Proximity chat or spatial chat or positional chat is a type of Internet platform that overlays video teleconferencing software on a virtual world environment, so that users can navigate freely and have conversations among small groups.

A distribution of small groups across a virtual world map can be more informal than a many-to-many session, and to some extent this format is a functional replacement for breakout rooms. Some of the platforms employ a retrogaming aesthetic similar to a 2D overworld, while others work from a blank virtual world or one built up of a collage of photos placed by the user.

Proximity chat has been included in many multiplayer video games. One popular software for implementing this functionality in games without built-in proximity chat is Mumble. Global voice chats, especially those of an MMO-style video game hosting hundreds of players, tend to become cluttered. A proximity chat would allow teams of players to coordinate in-game without having to use external calling applications like Discord or Microsoft Teams.

== Usages ==

Several video games use this method to encourage teamplay or to enhance atmosphere and immersion. In the video game Hell Let Loose, a World War II FPS game, proximity chat is only allowed between friendly players as a means to emulate real-life combat before the widespread usage of squad-based radio communication. Other games like Phasmophobia use a tighter proximity chat, where players become muffled if in the next room or down a hallway. This feature adds immersion to simulate the feelings of isolation and horror inherent in the game. There are also games which value cooperation between players, such as Peak in which players and their friends climb mountains and other obstacles to reach the end of the game together.

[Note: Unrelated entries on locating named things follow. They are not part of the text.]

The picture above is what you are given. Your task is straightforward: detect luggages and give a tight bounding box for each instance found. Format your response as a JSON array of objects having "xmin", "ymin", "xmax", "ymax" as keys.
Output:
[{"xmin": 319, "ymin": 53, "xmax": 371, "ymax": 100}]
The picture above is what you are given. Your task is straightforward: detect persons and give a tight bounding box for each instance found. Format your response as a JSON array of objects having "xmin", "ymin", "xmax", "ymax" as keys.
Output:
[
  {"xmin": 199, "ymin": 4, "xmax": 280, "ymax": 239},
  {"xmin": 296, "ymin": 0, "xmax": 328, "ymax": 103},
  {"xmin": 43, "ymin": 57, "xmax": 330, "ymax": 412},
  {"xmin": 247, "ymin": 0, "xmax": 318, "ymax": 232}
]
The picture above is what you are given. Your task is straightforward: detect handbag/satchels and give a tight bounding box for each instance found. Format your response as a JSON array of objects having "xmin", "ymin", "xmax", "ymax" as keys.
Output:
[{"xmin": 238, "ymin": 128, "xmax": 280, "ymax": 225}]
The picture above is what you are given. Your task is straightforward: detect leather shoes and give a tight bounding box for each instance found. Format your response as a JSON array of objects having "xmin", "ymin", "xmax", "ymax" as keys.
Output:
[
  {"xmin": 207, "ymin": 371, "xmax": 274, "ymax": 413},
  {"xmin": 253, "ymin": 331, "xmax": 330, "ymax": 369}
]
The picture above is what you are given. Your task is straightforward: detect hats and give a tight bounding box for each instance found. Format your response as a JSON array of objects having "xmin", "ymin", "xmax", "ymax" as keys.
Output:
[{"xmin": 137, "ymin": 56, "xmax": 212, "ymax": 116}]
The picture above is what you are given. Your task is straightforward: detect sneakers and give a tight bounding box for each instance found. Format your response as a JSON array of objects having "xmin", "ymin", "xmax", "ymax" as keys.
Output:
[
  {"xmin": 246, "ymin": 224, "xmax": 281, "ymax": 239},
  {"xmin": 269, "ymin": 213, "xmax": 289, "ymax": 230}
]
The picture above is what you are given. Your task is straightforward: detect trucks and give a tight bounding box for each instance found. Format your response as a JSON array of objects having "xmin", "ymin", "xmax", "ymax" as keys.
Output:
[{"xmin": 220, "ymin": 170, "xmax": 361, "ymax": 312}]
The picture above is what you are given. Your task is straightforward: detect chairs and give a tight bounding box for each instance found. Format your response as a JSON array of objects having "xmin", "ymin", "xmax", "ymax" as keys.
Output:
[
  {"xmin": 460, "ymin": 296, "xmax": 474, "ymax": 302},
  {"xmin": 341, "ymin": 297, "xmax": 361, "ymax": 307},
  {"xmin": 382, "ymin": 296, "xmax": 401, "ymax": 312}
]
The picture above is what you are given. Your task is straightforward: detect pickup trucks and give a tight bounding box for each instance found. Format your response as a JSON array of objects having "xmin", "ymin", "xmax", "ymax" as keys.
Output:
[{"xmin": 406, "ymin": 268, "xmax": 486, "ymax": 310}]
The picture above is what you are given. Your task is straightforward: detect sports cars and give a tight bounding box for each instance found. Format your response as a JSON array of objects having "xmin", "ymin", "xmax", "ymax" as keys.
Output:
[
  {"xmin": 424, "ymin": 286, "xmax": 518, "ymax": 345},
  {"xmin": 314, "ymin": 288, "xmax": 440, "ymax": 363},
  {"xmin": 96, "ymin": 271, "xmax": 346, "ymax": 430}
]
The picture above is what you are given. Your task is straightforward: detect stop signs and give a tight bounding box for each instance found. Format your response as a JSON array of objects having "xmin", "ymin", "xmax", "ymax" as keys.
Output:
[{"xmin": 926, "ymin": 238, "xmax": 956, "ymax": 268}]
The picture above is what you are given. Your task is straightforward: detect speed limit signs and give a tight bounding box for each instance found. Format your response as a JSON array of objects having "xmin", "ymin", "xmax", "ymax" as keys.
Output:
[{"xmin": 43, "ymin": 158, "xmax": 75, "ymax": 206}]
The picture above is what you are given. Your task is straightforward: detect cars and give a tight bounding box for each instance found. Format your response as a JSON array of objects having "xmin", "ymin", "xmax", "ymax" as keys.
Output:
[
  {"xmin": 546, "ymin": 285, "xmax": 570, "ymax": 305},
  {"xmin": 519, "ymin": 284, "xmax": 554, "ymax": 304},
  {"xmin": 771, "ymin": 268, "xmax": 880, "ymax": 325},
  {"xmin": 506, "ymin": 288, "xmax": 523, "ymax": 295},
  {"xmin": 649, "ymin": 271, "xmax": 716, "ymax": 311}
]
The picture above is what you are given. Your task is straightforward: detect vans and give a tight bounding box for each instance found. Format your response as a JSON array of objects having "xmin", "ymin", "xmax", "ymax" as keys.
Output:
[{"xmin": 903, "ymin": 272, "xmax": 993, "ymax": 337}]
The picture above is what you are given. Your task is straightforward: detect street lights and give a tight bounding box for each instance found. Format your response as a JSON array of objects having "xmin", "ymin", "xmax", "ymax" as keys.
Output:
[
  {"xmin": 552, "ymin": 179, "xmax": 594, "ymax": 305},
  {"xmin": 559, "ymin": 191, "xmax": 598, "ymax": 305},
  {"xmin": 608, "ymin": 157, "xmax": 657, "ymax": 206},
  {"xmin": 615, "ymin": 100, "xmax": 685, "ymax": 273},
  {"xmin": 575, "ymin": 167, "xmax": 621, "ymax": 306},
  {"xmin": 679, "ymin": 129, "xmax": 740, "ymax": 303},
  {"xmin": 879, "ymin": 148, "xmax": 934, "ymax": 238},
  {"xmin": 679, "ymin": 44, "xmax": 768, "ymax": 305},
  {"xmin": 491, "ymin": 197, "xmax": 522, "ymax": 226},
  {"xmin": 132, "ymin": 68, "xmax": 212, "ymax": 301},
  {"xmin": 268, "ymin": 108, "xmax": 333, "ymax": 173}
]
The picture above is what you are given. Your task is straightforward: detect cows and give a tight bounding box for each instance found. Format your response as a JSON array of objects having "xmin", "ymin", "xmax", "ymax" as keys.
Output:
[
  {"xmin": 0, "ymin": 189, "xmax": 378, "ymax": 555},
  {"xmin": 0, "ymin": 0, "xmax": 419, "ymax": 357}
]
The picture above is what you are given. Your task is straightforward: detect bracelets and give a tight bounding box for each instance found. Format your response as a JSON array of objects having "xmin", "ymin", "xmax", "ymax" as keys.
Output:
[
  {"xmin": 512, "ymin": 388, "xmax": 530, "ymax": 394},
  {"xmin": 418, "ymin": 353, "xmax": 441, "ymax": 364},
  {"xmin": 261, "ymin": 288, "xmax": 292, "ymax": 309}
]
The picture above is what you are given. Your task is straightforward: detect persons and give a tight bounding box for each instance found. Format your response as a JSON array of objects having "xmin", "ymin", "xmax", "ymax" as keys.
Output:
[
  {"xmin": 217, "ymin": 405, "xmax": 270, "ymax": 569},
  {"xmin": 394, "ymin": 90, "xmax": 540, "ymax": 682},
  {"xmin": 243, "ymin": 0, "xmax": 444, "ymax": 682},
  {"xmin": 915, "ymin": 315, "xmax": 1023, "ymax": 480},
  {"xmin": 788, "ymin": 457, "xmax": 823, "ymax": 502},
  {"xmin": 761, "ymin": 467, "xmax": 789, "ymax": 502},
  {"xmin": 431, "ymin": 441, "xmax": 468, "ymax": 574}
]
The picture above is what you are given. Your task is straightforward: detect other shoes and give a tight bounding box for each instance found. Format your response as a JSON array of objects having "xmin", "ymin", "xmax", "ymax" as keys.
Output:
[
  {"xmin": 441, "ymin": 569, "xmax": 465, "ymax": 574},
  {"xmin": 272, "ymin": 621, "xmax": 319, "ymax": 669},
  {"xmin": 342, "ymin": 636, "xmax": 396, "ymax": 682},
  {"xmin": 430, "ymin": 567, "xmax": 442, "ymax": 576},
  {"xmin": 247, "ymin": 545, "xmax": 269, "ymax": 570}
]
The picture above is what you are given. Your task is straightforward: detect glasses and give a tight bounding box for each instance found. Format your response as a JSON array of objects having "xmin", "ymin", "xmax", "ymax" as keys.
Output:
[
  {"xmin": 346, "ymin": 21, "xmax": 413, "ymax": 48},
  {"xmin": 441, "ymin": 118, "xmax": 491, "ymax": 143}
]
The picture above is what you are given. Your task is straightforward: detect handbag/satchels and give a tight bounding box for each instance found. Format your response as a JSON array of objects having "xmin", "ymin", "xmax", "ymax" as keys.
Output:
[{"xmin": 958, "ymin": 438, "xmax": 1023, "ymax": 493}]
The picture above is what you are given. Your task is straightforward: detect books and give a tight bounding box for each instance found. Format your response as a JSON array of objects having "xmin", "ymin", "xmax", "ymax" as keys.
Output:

In 2021, the children's game platform Roblox introduced a proximity chat feature for verified users over the age of 13. This feature prompted complaints by privacy advocates, since verification involves submitting a selfie and government-issued ID to the company, which has a prior history of data leaks. Users have also expressed skepticism that the verification system has properly excluded younger users. Users and the parents of users have also complained, as inappropriate content such as slurs, sexual content, and illegal conduct such as drug deals have been documented as being audible on the platform.